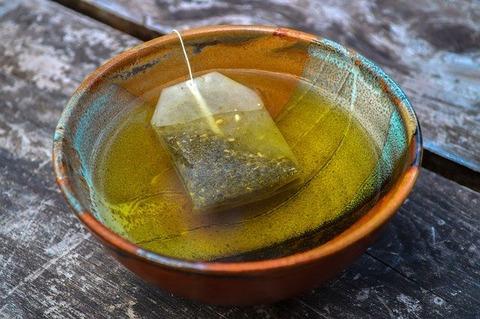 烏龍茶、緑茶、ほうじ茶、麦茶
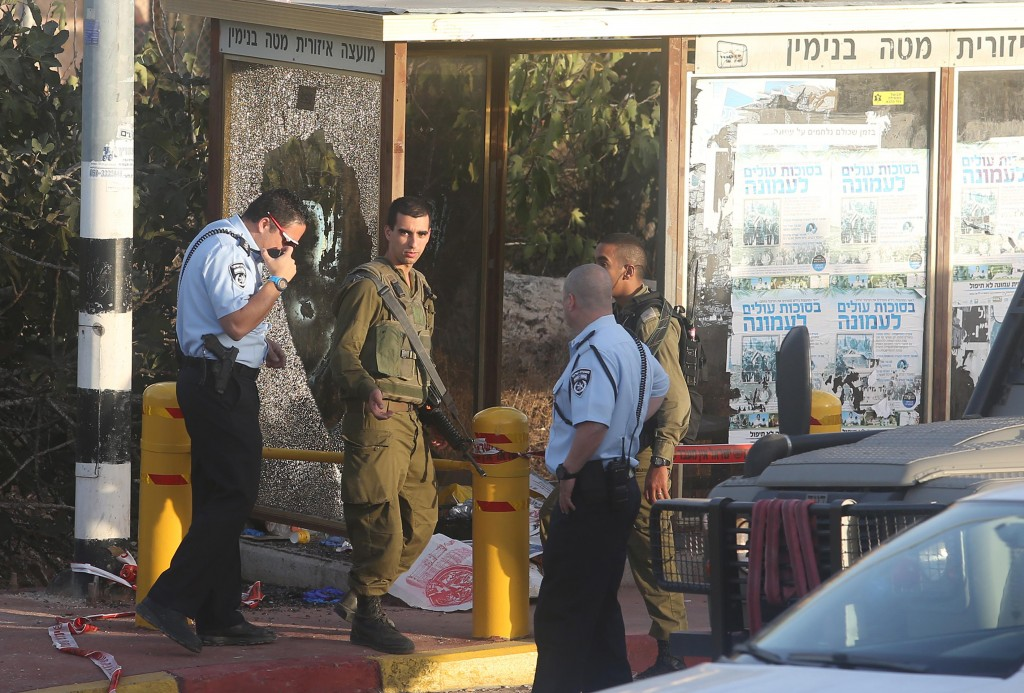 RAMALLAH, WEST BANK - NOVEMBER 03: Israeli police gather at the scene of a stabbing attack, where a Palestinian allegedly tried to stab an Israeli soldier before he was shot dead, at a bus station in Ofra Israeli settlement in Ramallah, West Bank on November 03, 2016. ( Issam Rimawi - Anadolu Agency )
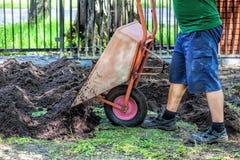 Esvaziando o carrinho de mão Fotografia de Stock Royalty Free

::::::::::

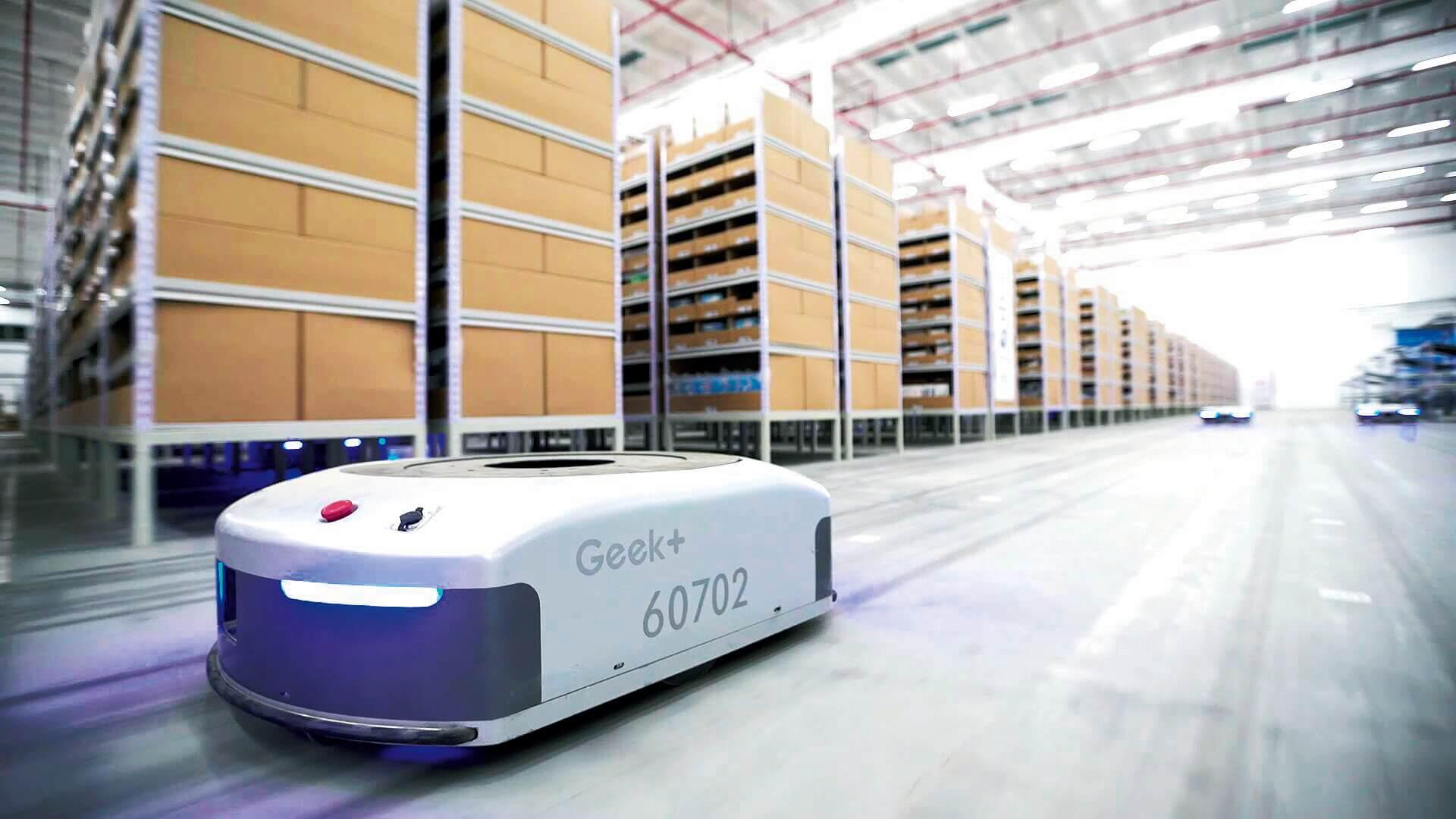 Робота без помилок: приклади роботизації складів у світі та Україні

::::::::::

__THE TASK__
Start with the line above containing "RAMALLAH, WEST BANK - NOVEMBER" and end with the line containing "Esvaziando o carrinho". Set down that stretch exactly, without any pictures.

__EXERCISE SOLUTION__
 RAMALLAH, WEST BANK - NOVEMBER 03: Israeli police gather at the scene of a stabbing attack, where a Palestinian allegedly tried to stab an Israeli soldier before he was shot dead, at a bus station in Ofra Israeli settlement in Ramallah, West Bank on November 03, 2016. ( Issam Rimawi - Anadolu Agency )
 Esvaziando o carrinho de mão Fotografia de Stock Royalty Free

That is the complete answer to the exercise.